=== EXCERPT PROVIDED ===
6. Protocol Stack Layer-by-Layer Breakdown
The previous chapters addressed "what Lingqu is" and "why it's designed this way." This chapter digs into "how it actually works." The focus is on the physical layer — where Huawei's engineering capabilities are most concentrated, where public information is scarcest, and where the work is most easily underestimated.
6.1 Physical Layer

The physical layer is the foundation of the Lingqu protocol stack and the most concentrated expression of Huawei's engineering capabilities. According to technical details from the Lingqu Protocol Decoding public course, the physical layer contains three sub-modules: PCS (Physical Coding Sublayer), PMA (Physical Medium Attachment), and Link Management State Machine (LMSM).
Dual-Mode Design: Mode-1 Custom + Mode-2 Compatible
Lingqu's physical layer provides two PHY modes — this is the key entry point for understanding Lingqu's design philosophy:
| Parameter | PHY Mode-1 | PHY Mode-2 |
|---|---|---|
| Data Rate | 4.0 Gbps + custom rates | 2.578 / 25.78 / 53.125 / 106.25 Gbps |
| Modulation | NRZ at 4.0 Gbps; NRZ or PAM4 for custom rates | NRZ at low speeds; PAM4 at 53.125/106.25 Gbps |
| Positioning | Custom rates, unconstrained by fixed standard rates | Compatible with IEEE 802.3-2022 / 802.3ck-2022 |
Mode-1's design intent is to fully leverage SerDes and channel capability, unconstrained by Ethernet's fixed speed tiers (25G/50G/100G/200G/400G). Ethernet's speed tiers are engineering compromises for backward compatibility — each generation must interoperate smoothly with the previous one. Lingqu doesn't need this compatibility baggage, so Mode-1 can push SerDes to the physical limits of the channel.
=== DATA ===
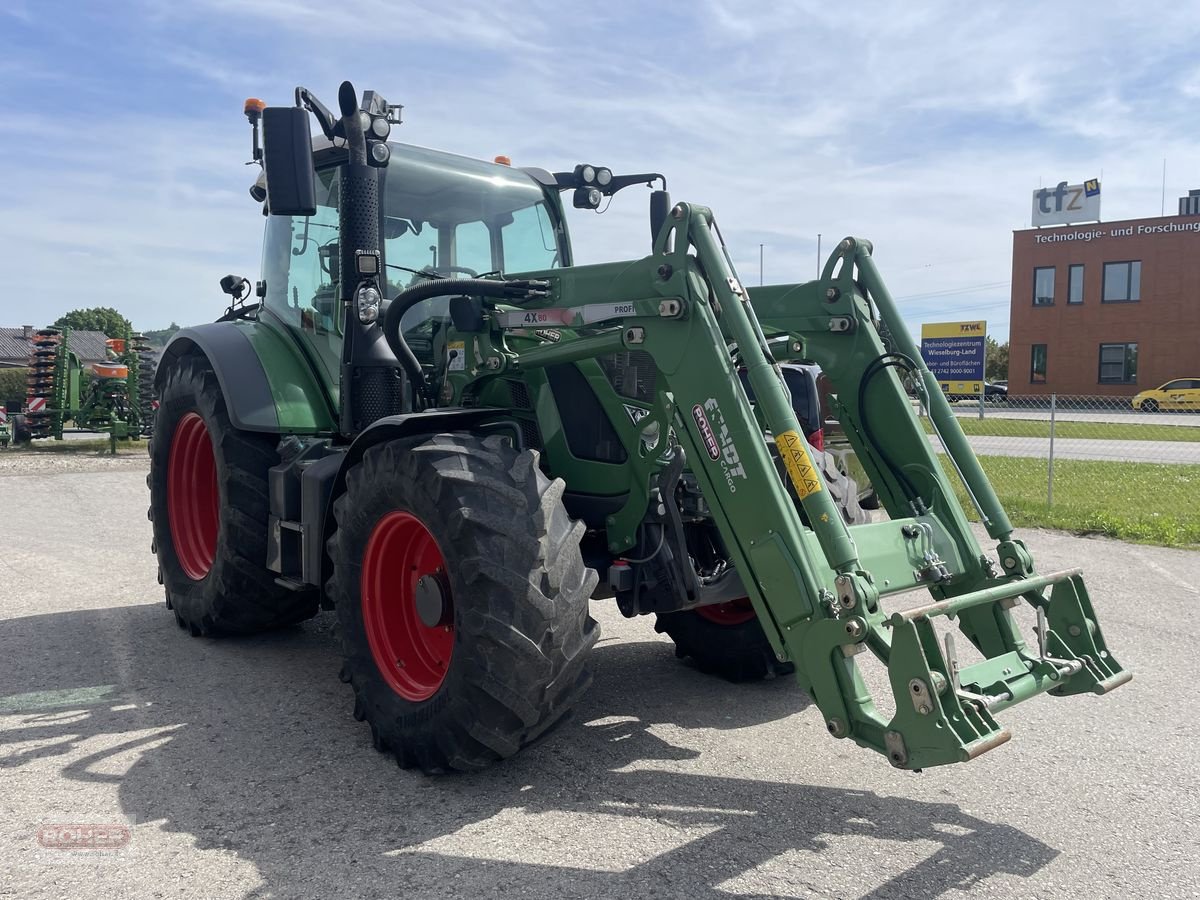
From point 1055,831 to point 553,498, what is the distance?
206 centimetres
===
SET TASKS:
1. In the Lingqu physical layer text, why can PHY Mode-1 push SerDes to the physical limits of the channel? Answer in one to three sentences.
2. Write the next part of the Lingqu protocol stack chapter, picking up after its final sentence.

OUTPUTS FOR THE TASKS:
1. Ethernet's fixed speed tiers are engineering compromises for backward compatibility, since each generation must interoperate smoothly with the previous one. Lingqu doesn't carry this compatibility baggage, so Mode-1 is free of those fixed tiers and can push SerDes to the channel's physical limits.

2.
Mode-2 ensures Lingqu can reuse Ethernet's mature physical layer ecosystem (cables, connectors, optical modules), reducing deployment costs.
Data Path: Training Code Stream and Data Code Stream

The physical layer's data path is split into two:
- Training Code Stream (link training state): Transceivers exchange link training codes (LTB), without FEC encoding/decoding. This is the initialization process bringing a link from unavailable to available.
- Data Code Stream (link available state): Includes FEC, scrambling, precoding, and Gray coding (for PAM4 modulation). FEC can be bypassed at low speeds or when link quality is excellent, reducing latency.
Both code streams periodically interleave AMCTL (management control words) for frame delineation and extended control functions. AMCTL uses eBCH-16 encoding (BCH(15,5) + 1 bit even parity), capable of correcting any error up to 3 bits and some 4-bit errors. AMCTL bypasses scrambling and isn't within FEC protection scope. Default insertion interval is 6,656 symbols.
The elegance of this design: AMCTL serves as the physical layer's "in-band control channel," maintaining link management capability even when the data code stream experiences errors.
FEC Design: Low Latency First
Lingqu's FEC supports multiple modes. Core parameters:

| FEC Mode | N | K | T | Interleaving Mode |
|---|---|---|---|---|
| RS(128,120,T=2) | 128 | 120 | 2 | 1-way or 2-way |
| RS(128,120,T=4) | 128 | 120 | 4 | - |
Key design choice: Lingqu's interleaving strategy is "symbol distribution" rather than traditional interleaving. Traditional interleaving shuffles symbols across multiple codewords — strong error correction but high latency. Lingqu only distributes symbols without interleaving, maintaining low latency. The small number of uncorrectable errors are handled by link-layer retransmission.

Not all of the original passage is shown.